Deterministic operations. PyTorch offers torch.use_deterministic_algorithms(True) which forces deterministic implementations of operations. Some operations have no deterministic 實作 and will raise errors.
Pinned environments. Pin exact versions of all dependencies, including CUDA toolkit and GPU driver versions. Use container images with frozen environments.
Hardware specification. Document the exact GPU model and count. Different GPU architectures produce different floating-point results.
import torch
import numpy as np
import random
def set_deterministic(seed: int = 42):
"""Configure 訓練 for maximum reproducibility."""
random.seed(seed)
np.random.seed(seed)
torch.manual_seed(seed)
torch.cuda.manual_seed_all(seed)
torch.backends.cudnn.deterministic = True
torch.backends.cudnn.benchmark = False
torch.use_deterministic_algorithms(True)
# Note: some operations have no deterministic 實作
# and will raise RuntimeError with this settingDeterministic Training
When Determinism Matters for 安全
Deterministic 訓練 is most valuable for 安全 in two scenarios:
Verification by re-execution. If 訓練 is deterministic, a verifier can re-run 訓練 and compare the 輸出 hash against the claimed artifact. Any mismatch indicates tampering. 這是 the gold standard for artifact integrity but is extremely expensive for large models.

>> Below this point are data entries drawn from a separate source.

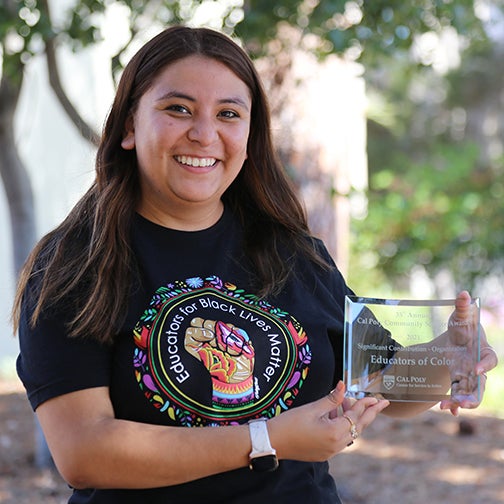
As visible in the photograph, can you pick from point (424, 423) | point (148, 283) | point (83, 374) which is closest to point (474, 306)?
point (148, 283)

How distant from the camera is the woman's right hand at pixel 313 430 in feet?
6.49

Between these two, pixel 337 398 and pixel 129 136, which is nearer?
pixel 337 398

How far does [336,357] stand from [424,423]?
463 centimetres

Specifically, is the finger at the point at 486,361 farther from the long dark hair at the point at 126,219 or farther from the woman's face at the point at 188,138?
the woman's face at the point at 188,138

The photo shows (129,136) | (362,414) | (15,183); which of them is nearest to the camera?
(362,414)

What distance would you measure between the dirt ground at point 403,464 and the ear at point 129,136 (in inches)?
133

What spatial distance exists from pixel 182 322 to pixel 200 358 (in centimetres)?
9

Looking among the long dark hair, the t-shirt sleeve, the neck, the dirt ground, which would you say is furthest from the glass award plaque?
the dirt ground

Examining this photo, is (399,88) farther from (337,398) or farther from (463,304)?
(337,398)

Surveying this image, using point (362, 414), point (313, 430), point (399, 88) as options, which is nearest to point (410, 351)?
point (362, 414)

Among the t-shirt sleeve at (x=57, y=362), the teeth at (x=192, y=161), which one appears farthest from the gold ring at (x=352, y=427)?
the teeth at (x=192, y=161)

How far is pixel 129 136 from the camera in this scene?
2365mm

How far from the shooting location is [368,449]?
246 inches

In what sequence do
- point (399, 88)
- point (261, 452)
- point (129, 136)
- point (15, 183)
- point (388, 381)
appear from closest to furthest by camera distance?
point (261, 452) → point (388, 381) → point (129, 136) → point (15, 183) → point (399, 88)
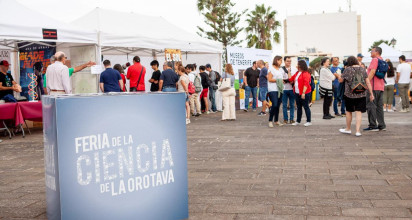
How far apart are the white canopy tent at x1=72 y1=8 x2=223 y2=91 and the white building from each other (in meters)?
73.1

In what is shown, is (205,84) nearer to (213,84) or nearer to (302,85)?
(213,84)

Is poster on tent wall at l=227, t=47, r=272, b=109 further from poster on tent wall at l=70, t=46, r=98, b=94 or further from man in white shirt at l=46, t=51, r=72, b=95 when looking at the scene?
man in white shirt at l=46, t=51, r=72, b=95

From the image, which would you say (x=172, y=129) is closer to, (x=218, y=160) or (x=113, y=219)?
(x=113, y=219)

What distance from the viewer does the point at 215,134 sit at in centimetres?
1026

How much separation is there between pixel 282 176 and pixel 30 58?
33.1ft

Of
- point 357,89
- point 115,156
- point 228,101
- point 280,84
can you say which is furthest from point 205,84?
point 115,156

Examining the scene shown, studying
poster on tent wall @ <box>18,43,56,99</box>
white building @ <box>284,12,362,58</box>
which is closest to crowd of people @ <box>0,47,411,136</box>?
poster on tent wall @ <box>18,43,56,99</box>

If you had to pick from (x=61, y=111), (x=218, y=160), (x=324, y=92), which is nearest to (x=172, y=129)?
(x=61, y=111)

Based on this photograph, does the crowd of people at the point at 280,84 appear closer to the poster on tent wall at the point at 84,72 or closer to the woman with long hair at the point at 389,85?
the woman with long hair at the point at 389,85

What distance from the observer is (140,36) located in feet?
44.0

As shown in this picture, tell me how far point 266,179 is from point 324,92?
26.2 ft

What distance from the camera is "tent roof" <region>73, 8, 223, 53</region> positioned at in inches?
508

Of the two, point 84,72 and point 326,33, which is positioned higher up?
point 326,33

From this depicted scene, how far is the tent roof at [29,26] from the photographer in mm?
10297
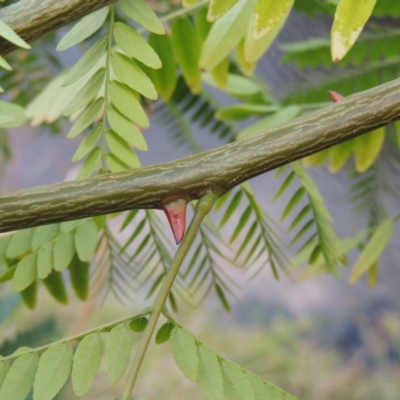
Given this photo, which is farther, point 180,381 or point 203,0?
point 180,381

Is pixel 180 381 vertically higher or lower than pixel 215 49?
lower

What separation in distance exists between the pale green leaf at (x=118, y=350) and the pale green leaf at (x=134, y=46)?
12 cm

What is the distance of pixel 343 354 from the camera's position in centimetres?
214

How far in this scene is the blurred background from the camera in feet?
5.96

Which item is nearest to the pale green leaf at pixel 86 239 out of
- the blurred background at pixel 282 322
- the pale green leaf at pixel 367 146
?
the pale green leaf at pixel 367 146

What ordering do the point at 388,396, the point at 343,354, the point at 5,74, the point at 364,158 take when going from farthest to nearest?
1. the point at 343,354
2. the point at 388,396
3. the point at 5,74
4. the point at 364,158

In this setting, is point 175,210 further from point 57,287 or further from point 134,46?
point 57,287

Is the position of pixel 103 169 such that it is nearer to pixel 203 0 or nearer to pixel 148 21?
pixel 148 21

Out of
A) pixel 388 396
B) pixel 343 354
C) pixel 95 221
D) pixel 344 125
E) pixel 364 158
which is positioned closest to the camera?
pixel 344 125

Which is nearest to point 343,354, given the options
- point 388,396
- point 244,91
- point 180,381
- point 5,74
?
point 388,396

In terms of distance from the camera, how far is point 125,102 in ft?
0.99

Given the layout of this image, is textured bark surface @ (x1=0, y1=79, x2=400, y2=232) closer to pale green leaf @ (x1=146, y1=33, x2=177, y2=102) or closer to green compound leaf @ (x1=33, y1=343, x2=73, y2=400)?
green compound leaf @ (x1=33, y1=343, x2=73, y2=400)

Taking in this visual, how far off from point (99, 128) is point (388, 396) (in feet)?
5.84

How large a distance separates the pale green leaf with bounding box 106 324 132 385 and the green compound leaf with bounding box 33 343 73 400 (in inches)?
0.7
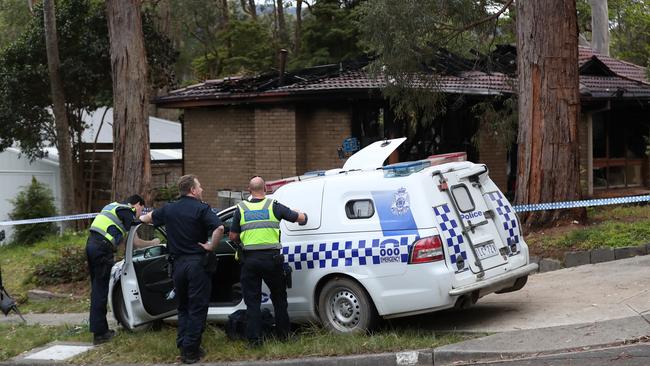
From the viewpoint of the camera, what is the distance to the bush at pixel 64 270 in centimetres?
1364

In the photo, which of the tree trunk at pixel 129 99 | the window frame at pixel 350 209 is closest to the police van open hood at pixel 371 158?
the window frame at pixel 350 209

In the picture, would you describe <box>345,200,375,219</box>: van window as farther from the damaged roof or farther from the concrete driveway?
the damaged roof

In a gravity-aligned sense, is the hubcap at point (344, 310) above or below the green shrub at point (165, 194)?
below

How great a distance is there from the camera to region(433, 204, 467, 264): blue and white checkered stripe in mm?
7691

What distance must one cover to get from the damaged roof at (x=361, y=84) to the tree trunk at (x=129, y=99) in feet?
13.4

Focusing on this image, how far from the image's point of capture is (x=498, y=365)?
7.02 m

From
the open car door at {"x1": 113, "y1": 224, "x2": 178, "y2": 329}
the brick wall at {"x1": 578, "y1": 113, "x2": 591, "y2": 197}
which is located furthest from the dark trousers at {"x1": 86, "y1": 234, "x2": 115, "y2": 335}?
the brick wall at {"x1": 578, "y1": 113, "x2": 591, "y2": 197}

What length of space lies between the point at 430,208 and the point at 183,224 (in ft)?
7.66

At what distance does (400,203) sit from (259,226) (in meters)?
1.34

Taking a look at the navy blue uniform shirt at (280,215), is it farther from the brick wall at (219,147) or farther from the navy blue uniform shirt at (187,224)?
the brick wall at (219,147)

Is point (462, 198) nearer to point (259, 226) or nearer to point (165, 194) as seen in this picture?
point (259, 226)

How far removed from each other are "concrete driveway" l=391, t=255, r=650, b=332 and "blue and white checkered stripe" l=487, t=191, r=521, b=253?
0.74 meters

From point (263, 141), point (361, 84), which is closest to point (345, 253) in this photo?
point (361, 84)

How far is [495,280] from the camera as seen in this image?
796 centimetres
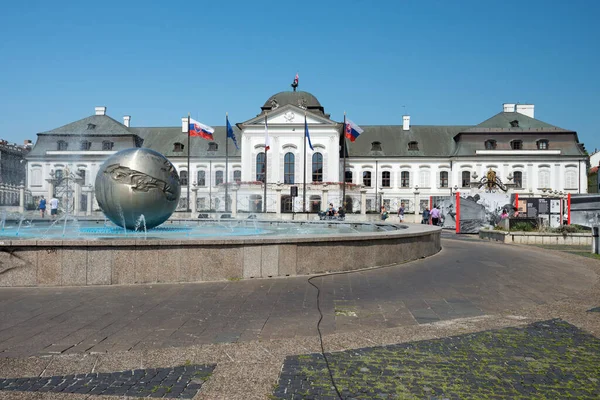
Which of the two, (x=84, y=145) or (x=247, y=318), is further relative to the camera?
(x=84, y=145)

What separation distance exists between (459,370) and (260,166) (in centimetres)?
5213

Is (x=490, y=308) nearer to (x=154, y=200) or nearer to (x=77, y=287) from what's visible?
(x=77, y=287)

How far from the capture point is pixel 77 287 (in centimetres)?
739

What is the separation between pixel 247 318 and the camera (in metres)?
5.62

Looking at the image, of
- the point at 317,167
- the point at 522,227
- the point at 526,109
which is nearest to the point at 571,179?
the point at 526,109

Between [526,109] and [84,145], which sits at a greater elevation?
[526,109]

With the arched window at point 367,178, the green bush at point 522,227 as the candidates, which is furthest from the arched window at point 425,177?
the green bush at point 522,227

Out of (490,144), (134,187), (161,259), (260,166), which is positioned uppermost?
(490,144)

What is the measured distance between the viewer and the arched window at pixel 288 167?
181 feet

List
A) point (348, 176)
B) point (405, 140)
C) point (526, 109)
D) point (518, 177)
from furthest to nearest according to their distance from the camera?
1. point (526, 109)
2. point (405, 140)
3. point (348, 176)
4. point (518, 177)

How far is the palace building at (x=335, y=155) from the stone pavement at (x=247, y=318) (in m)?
42.6

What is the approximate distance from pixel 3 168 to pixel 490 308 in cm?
6284

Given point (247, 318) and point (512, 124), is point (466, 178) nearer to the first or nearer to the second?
point (512, 124)

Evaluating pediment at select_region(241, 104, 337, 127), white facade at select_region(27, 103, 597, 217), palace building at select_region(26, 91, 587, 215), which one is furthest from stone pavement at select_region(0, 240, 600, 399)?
pediment at select_region(241, 104, 337, 127)
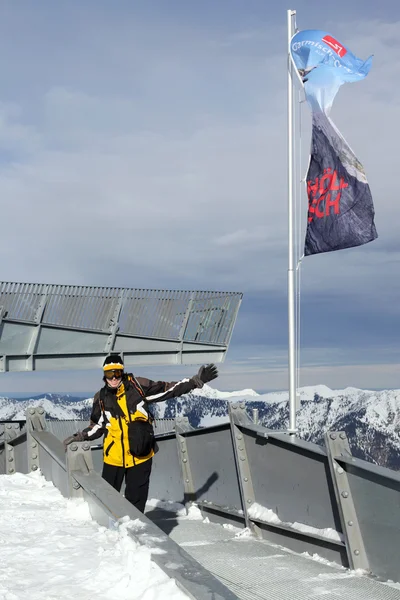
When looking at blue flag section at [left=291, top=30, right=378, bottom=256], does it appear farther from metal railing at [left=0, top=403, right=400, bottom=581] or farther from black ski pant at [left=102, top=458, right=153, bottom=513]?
black ski pant at [left=102, top=458, right=153, bottom=513]

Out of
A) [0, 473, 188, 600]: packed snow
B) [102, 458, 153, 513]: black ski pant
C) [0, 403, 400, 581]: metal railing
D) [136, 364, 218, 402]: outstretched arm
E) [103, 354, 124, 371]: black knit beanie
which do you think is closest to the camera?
[0, 473, 188, 600]: packed snow

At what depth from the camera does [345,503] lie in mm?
7297

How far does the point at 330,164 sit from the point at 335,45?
2.14 m

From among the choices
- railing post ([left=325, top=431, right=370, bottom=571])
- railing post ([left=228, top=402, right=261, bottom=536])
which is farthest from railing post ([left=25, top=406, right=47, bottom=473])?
railing post ([left=325, top=431, right=370, bottom=571])

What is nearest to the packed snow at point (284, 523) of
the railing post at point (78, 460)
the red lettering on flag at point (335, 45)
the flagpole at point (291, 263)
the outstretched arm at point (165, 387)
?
the flagpole at point (291, 263)

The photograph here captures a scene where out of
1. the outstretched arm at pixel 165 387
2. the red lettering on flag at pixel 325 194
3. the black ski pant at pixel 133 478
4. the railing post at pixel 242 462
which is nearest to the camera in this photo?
the outstretched arm at pixel 165 387

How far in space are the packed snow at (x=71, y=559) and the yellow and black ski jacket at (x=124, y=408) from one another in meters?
0.66

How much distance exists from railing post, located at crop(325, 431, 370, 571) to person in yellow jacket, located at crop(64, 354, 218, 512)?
143cm

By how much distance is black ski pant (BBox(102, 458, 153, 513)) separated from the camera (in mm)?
8164

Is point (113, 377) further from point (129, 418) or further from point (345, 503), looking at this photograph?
point (345, 503)

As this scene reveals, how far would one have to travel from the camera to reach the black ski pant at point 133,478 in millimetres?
8164

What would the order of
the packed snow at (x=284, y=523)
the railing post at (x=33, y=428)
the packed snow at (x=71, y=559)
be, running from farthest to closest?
the railing post at (x=33, y=428) → the packed snow at (x=284, y=523) → the packed snow at (x=71, y=559)

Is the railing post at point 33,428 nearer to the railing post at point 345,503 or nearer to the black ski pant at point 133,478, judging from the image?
the black ski pant at point 133,478

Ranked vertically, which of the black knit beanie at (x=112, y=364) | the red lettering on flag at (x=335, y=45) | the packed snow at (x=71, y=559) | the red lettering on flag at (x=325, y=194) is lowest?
the packed snow at (x=71, y=559)
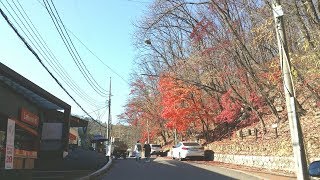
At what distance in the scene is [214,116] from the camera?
39.2 meters

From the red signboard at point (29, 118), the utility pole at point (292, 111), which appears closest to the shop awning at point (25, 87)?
the red signboard at point (29, 118)

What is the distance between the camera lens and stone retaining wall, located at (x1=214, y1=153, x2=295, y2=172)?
Result: 1911 centimetres

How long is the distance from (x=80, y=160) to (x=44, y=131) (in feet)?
8.05

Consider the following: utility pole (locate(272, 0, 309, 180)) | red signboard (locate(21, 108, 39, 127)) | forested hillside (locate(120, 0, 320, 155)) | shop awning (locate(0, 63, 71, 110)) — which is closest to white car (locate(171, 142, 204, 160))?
forested hillside (locate(120, 0, 320, 155))

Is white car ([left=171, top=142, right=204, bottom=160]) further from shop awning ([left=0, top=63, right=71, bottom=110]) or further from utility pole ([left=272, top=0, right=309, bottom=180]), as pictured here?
utility pole ([left=272, top=0, right=309, bottom=180])

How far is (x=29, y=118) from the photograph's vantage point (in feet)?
69.1

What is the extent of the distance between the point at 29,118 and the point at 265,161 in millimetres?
11459

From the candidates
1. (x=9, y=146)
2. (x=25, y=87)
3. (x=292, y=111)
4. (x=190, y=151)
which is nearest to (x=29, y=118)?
(x=25, y=87)

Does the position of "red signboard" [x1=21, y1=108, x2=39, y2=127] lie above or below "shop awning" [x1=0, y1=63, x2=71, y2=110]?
below

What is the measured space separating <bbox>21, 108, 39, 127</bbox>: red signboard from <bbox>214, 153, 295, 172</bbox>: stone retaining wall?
445 inches

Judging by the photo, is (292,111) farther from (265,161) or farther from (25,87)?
(25,87)

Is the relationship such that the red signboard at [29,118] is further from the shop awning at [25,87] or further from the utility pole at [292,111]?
the utility pole at [292,111]

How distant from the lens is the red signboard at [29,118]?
19.9m

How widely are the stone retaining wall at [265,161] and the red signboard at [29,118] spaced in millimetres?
11311
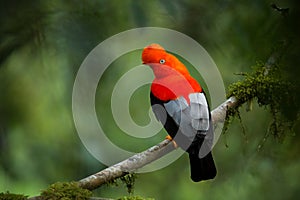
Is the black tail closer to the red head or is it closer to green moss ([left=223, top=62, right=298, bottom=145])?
→ green moss ([left=223, top=62, right=298, bottom=145])

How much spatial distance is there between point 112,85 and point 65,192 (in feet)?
2.79

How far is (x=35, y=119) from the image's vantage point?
315 centimetres

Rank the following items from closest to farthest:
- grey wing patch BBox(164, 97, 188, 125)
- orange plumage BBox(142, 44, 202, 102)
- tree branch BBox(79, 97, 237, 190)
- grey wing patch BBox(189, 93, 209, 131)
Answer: tree branch BBox(79, 97, 237, 190), grey wing patch BBox(189, 93, 209, 131), grey wing patch BBox(164, 97, 188, 125), orange plumage BBox(142, 44, 202, 102)

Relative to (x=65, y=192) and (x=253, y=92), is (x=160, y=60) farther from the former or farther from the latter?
(x=65, y=192)

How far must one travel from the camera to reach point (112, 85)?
2.76 metres

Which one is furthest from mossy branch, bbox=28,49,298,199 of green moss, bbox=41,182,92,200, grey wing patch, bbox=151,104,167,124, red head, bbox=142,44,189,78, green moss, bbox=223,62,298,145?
green moss, bbox=41,182,92,200

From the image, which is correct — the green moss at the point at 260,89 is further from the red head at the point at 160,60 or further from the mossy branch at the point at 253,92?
the red head at the point at 160,60

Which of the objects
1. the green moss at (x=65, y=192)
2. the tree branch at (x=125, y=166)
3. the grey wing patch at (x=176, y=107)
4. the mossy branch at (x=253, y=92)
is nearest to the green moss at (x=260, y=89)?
the mossy branch at (x=253, y=92)

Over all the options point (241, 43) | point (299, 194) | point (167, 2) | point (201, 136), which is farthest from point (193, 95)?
point (299, 194)

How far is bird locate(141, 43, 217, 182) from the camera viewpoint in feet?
8.48

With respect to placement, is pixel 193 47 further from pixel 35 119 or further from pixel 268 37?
pixel 268 37

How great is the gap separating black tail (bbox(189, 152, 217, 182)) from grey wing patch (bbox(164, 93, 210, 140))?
0.15m

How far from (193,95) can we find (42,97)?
854 millimetres

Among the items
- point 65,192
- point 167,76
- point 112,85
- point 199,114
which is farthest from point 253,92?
point 65,192
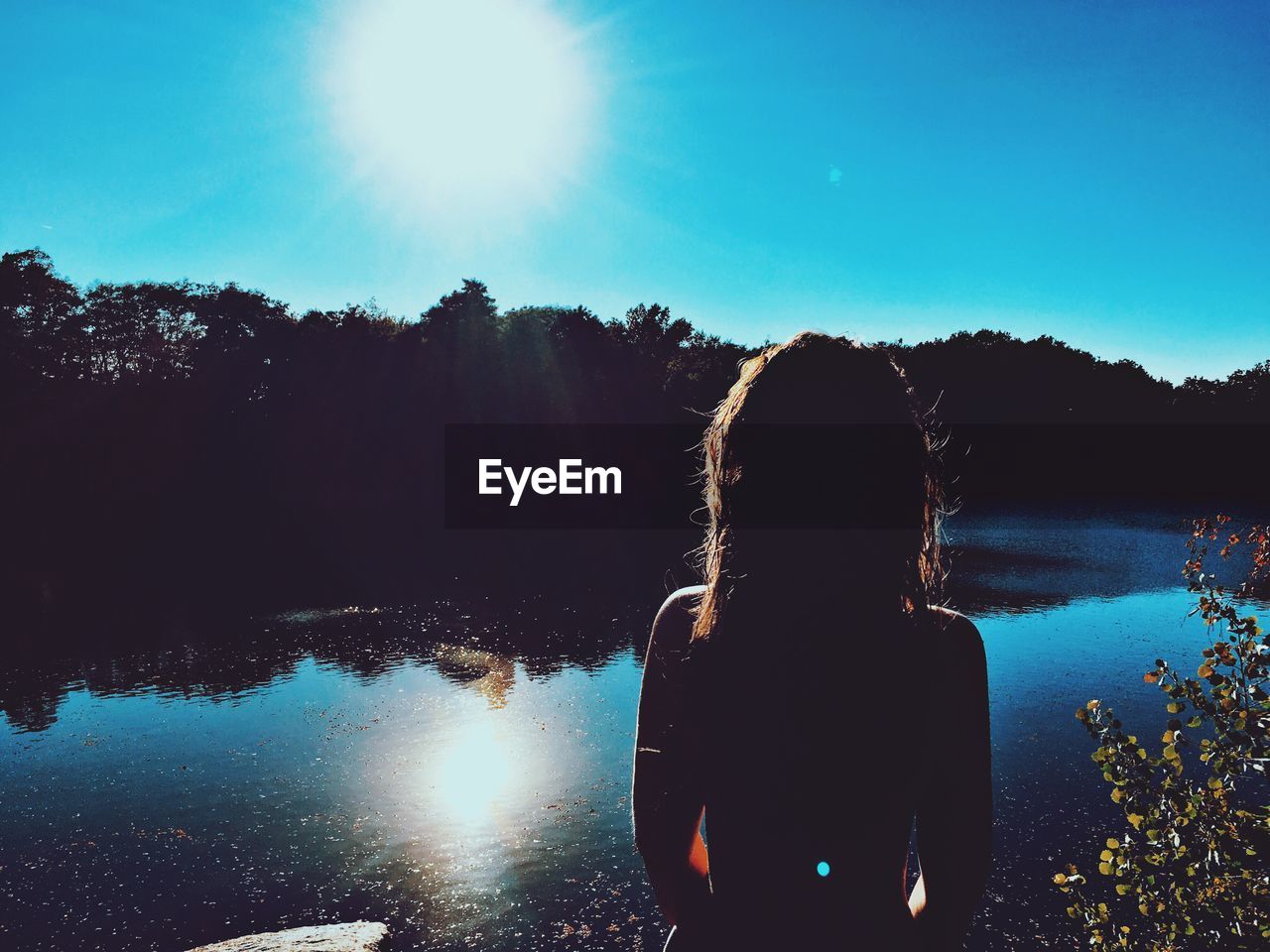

Anomaly 偵測. Even without full determinism, 訓練 with controlled randomness produces outputs within a predictable range. A poisoned model whose weights fall outside this range can be detected statistically.
Practical Determinism
For small models and 微調 runs, deterministic 訓練 is practical:
- LoRA 微調 on a single GPU with fixed seeds produces reproducible results
- Small model 訓練 (< 1B parameters) with deterministic operations is feasible
- 評估 pipeline execution can be fully deterministic
For large-scale pretraining, deterministic 訓練 is impractical:
- Multi-GPU 訓練 introduces communication-order non-determinism
- Performance cost of deterministic operations is 10-30%
- Some critical operations lack deterministic implementations
End-to-End Provenance
The Provenance Chain
A complete provenance chain links the deployed model back to its origins:
訓練資料 (hash) -> Preprocessing code (commit) ->
Training code (commit) -> Training environment (manifest) ->
Training run (metrics + hash of 輸出) -> 評估 (results) ->
安全 gate (pass/fail) -> Registry (signed artifact) ->
Deployment (verified deployment)
Each link includes:
- 輸入 artifact hashes (what went in)
- Process identifier (what transformed it)
- 輸出 artifact hashes (what came out)
- Signer identity (who attests to this link)
Provenance Storage
Provenance records should be stored in an append-only, tamper-evident system:
| Option | Properties | Suitability |
|---|---|---|
| Rekor (Sigstore transparency log) | Public, append-only, cryptographically verifiable | Best for open-source models |
| Internal append-only log | Private, organization-controlled | Best for proprietary models |
| Blockchain | Immutable, decentralized | Overkill for most use cases |
| Git (signed commits) | Auditable, version-controlled | Good for provenance metadata |
參考文獻
- Sigstore -- Keyless signing infrastructure
- SLSA Framework -- 供應鏈 levels and provenance
- PyTorch Reproducibility -- Deterministic 訓練 documentation
- in-toto -- Software 供應鏈 layout verification
An organization stores model artifact hashes in the same S3 bucket as 模型 weights. 攻擊者 with write access to the bucket modifies both 模型 and its hash. Why does this hash verification scheme fail, and how should it be fixed?